Accuracy of question pair classification for the skip-thought method as a function of the cosine similarity threshold.
The receiver operating characteristic (ROC) curve, which plots the false positive rate against the true positive rate, is commonly used to determine the performance of classification tasks. It shows that my Quora question pair classification does much better than random, which would be represented by the blue dotted line. The area under the ROC curve (known as AUC) is 0.72.
Receiver operating characteristic curve, showing classification is much better than random, with an area under the curve (AUC) of 0.72.

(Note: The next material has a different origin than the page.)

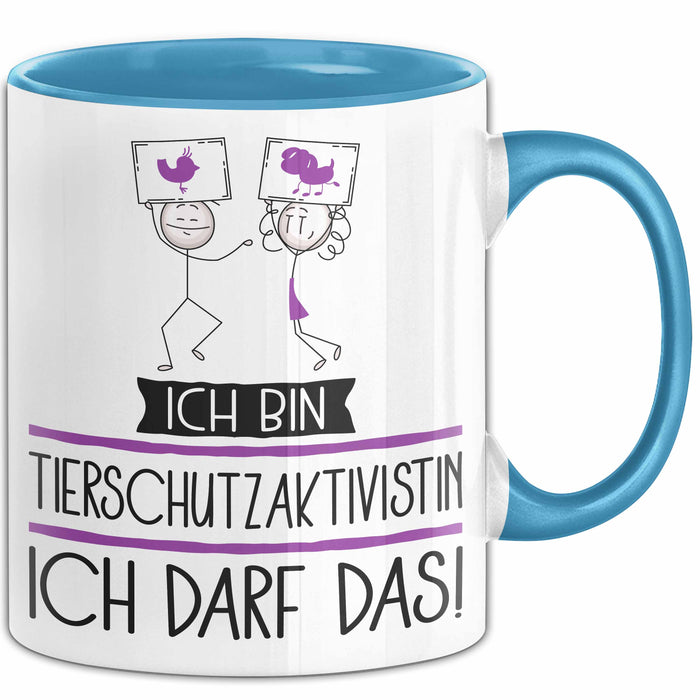 Geschenk für Tierschutzaktivistin Tasse Lustige Geschenkidee Geburtstag Ich Bin Tierschutzaktivistin Ich Darf Das Blau Trendation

Below a certain threshold in cosine similarity, the algorithm identifies non-duplicate pairs with high confidence, which could eliminate a large population of questions from the pool slated for manual review. For those questions which high cosine similarity, however, the false positive rate is high. This method would be best suited to augment and human duplicate identification and make that process more efficient.
If I had time to invest further work towards improving the accuracy of the method, I would apply linguistic parsers or parts of speech identifiers and see if this could be used to engineer relevant features which provide additional clues for question discrimination or could be used in concert with other machine learning algorithms suited to classification problems.

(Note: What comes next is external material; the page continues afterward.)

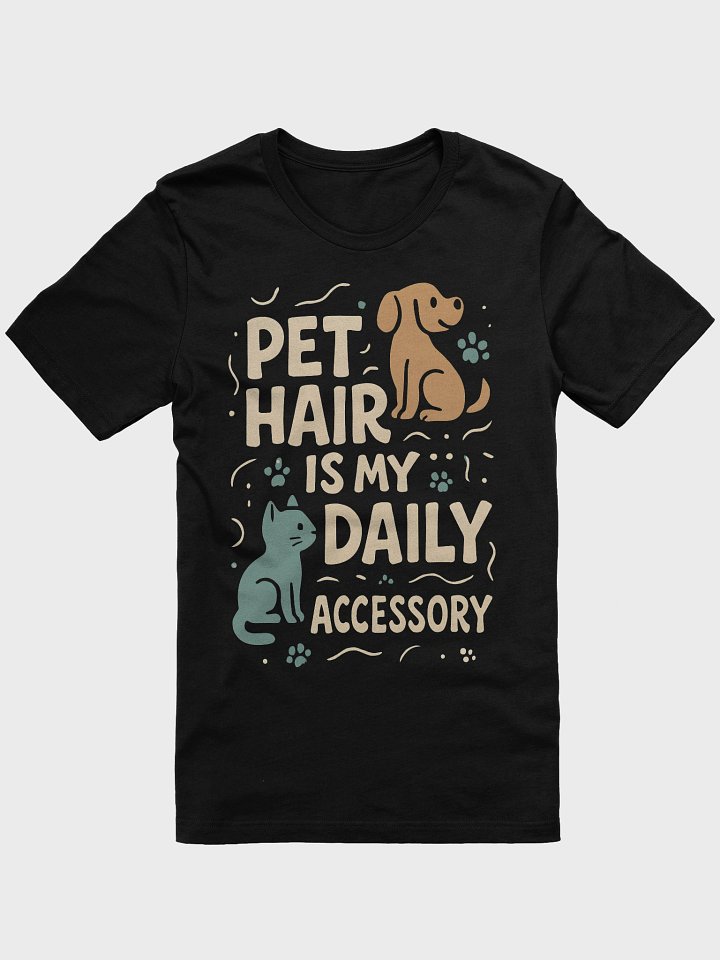 Fur-tastic Daily Accessory T-Shirt product image (1)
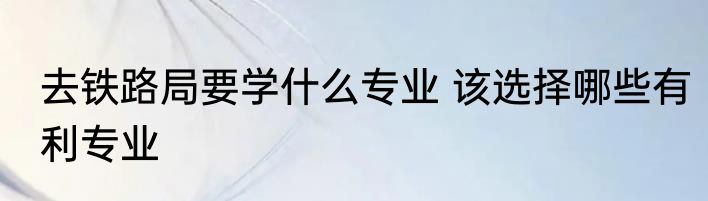 去铁路局要学什么专业 该选择哪些有利专业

Appendix: Other approaches
Since this was my first foray into NLP, I initially attacked the problem with simple method known as term-frequency – inverse document frequency (tf-idf). Term frequency refers to the number of times a term occurs in a document, logarithmically scaled. The inverse document frequency is the inverse fraction of documents which contain that term, also logarithmically scaled. This has the effect of down weighting the importance of common terms and up weighting the importance of rare terms when determining the The tf-idf is then calculated by multiplying the term frequency by the inverse document frequency. The resulting matrix represents weighted word frequencies and can be used to compare each question pair.

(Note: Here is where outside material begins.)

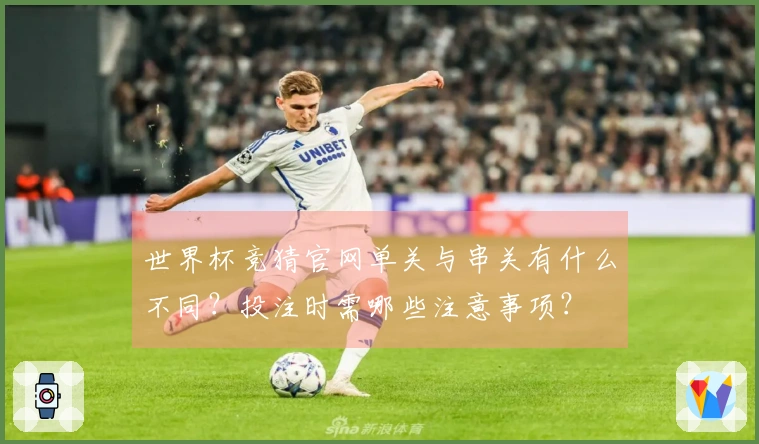 世界杯竞猜官网单关与串关有什么不同？投注时需哪些注意事项？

A bumper sticker for bag of words model enthusiasts, drawing attention to the fact that bag of words models disregard both grammar and word order. Modified from a design by Othar Hansson.
Word2vec from the gensim package is commonly used for python-implemented NLP tasks, and it enables training of models for vector encoding and decoding of words. Word2vec based models can contain impressively deep information about the relationship between words. In an oft-cited example for a popular word2vec model, if vector(“Madrid”) represents the vector for Madrid, then vector(“Madrid”) – vector(“Spain”) + vector(“France”) is closest to vector(“Paris”), despite the model not being explicitly told about country/capitol city relationships.
In addition to skip-thoughts, I also applied several word2vec methods. I trained a custom 300-feature skip-gram word2vec model on all words found in the training questions, which represented 80% of the total set of question pairs. Another approach was to use a word2vec model which was pre-trained on a large corpus of Google News articles, yielding a vocabulary of 3 million words, each encoded by a vector with 300 features. Questions were compared to one another using cosine similarity. A third word2vec method I tried used the same Google News word2vec pre-trained model but compared the question pairs using word movers distance, which is an extension of the earth movers distance problem. In each case I removed common words called stopwords.
I tried several approaches over the course of the project, some of which came in slightly below the performance of skip-thoughts. The approaches had AUCs of 0.63, 0.69, 0.70, and 0.70, for tf-idf, word2vec self-trained model, word2vec Google News pre-trained model, and word2vec pre-trained model using word movers distance, respectively.
I would like to thank my fellow Insight Data Science fellows and coordinators for their invaluable feedback. I would especially like to thank Andrej Ficnar and Dan Vatterott for their useful suggestions.